FAQ: September 2014

By AFM Staff – September 3, 2014

Are a pull-up and a chin-up basically the same thing, or are they different? Should I be doing both when I go to the gym?

A: Here’s how the two are the same: both require an overhead bar and are good in an exercise routine. In each exercise, you’re pulling your body weight up to bring your chin above the bar. Hands are positioned approximately shoulder-width apart.
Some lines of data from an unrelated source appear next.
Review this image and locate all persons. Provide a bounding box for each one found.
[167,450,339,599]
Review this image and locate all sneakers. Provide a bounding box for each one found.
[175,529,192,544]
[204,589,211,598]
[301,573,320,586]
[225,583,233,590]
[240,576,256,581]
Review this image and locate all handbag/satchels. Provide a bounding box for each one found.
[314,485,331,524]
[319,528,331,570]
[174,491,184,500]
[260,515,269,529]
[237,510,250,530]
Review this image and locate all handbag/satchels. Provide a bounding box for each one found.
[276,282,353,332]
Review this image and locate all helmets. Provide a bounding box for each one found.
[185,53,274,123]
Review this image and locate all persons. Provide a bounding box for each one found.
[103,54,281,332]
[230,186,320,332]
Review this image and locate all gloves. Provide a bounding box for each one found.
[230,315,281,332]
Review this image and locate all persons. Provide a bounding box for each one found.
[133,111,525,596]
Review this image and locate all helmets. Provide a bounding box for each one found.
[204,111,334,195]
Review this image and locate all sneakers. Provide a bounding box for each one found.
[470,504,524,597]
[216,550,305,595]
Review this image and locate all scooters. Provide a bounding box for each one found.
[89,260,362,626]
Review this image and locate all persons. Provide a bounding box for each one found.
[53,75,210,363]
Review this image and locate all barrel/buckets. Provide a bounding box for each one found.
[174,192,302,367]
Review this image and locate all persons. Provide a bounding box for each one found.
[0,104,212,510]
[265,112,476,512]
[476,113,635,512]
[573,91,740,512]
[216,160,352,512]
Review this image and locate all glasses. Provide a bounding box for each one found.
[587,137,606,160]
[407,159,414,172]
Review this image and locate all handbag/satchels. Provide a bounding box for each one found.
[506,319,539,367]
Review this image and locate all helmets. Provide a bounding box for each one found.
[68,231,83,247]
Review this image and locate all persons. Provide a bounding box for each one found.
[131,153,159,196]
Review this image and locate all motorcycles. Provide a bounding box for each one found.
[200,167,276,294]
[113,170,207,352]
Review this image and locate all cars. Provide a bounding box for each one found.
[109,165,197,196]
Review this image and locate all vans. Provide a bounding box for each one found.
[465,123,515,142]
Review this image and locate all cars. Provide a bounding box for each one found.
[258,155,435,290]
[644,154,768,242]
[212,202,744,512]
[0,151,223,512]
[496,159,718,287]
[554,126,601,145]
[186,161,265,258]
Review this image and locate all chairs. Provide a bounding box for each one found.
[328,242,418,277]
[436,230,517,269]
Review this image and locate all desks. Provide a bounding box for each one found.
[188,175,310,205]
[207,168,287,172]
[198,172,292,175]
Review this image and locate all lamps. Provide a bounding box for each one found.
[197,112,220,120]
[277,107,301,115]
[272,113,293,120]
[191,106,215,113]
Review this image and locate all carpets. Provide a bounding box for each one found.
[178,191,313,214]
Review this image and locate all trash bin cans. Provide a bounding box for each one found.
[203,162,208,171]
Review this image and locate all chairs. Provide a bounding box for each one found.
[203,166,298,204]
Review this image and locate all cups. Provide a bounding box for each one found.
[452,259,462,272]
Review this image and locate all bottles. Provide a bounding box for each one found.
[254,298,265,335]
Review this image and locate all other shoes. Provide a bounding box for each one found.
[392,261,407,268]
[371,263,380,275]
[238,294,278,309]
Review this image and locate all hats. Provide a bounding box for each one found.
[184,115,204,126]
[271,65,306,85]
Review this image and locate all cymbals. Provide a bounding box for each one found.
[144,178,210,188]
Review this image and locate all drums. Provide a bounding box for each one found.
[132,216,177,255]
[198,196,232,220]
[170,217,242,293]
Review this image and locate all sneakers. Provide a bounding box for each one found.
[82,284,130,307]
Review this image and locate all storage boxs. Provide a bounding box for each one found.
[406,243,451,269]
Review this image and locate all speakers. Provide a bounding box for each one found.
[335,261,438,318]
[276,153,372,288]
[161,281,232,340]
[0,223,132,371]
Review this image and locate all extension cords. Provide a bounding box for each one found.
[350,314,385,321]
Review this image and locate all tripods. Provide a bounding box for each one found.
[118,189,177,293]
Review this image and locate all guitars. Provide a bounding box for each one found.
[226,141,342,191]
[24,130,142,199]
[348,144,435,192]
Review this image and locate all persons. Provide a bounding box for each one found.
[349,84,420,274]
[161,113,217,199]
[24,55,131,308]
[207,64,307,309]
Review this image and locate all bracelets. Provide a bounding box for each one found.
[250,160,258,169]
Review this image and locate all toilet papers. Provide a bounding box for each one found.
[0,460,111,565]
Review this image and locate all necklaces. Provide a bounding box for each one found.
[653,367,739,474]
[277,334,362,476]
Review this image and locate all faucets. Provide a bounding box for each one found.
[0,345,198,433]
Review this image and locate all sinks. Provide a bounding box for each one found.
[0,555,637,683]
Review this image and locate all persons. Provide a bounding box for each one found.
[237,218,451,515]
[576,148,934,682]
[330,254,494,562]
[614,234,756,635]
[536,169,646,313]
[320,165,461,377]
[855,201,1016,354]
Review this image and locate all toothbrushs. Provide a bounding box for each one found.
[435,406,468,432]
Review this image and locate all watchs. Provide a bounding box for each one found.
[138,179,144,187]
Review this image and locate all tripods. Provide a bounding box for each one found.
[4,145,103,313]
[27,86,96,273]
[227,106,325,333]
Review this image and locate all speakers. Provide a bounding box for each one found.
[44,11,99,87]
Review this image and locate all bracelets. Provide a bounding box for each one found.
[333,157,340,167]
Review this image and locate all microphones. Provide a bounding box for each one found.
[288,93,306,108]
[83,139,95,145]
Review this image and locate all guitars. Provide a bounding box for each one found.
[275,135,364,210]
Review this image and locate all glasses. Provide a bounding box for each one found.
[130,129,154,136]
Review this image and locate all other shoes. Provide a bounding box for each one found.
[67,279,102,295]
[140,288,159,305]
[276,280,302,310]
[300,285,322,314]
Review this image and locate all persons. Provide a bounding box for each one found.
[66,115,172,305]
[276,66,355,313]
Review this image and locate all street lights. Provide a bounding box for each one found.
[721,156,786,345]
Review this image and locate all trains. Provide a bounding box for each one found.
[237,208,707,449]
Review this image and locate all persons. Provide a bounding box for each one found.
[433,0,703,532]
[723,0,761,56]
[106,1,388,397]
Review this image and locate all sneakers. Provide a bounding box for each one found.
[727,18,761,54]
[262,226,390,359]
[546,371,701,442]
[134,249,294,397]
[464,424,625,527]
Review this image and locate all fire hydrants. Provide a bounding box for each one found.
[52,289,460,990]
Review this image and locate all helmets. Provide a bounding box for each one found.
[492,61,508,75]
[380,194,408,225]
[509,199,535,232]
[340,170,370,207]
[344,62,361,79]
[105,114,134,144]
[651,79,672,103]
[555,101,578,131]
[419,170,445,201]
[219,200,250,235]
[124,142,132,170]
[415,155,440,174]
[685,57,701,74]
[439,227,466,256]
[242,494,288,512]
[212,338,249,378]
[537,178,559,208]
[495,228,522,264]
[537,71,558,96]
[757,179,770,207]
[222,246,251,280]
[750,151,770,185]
Both exercises target muscles in the back and biceps.

In a nutshell, the differences are hand position and specific muscle use.

In a pull-up, the palms face away from you (called a pronated, or overhand, grip).  In a chin-up, hands are turned so that the palms are visible to you, which is a supinated (underhand) grip.

Because of the supinated hand position, chin-ups (also called lat pull-downs) make stronger use of the biceps, so people can usually do more chin-ups or put more weight onto a lat pull-down machine. Doing chin-ups will work biceps more and may be more comfortable for people with a history of shoulder problems.

Pull-ups help with back strength, as the lats are more engaged than in chin-ups. This grip, which makes less use of the biceps, may be more comfortable in the wrist and forearms for some.

The water bladder that goes in my backpack is nasty. But how do I clean it?

A: It’s important to keep your hydration pack just as clean as your handheld, but it can be more involved. Soap can leave a bad taste in plastic tubes and then there’s the issue of mold.

Separate the bladder from the backpack. Drop a Polident tablet (yep, those denture-cleaning tablets) into the bladder, add water, screw on the cap, and shake. Squeeze the bite valve with your fingers to clean out the hose. Rinse thoroughly with water.

Instead of letting your bladder hang dry to remove the last bit of moisture, try tossing it in the freezer. Lack of air prevents water droplets stuck inside the corners of the bladder from developing into mold or mildew.

There was always that poolside rule about not swimming for an hour after eating because you’ll get cramps and drown. Is there something similar with working out?

A: First, let’s debunk that old swimming myth. While it’s true you might get a cramp with strenuous swimming after eating, this isn’t an issue for most recreational swimmers. In fact, endurance swimmers have to combine eating and swimming to perform. For deaths that occur in swimming that involve ingesting substances, alcohol is usually the culprit—it’s never safe to combine water recreation with adult beverages. As for other forms of exercise and eating? The digestive process takes some time to do its magic, so the Mayo Clinic recommends eating light, small portions within an hour of exercise. As with many things, what the digestive system can successfully tolerate is largely individual, so experiment with what food types and amounts work best for you.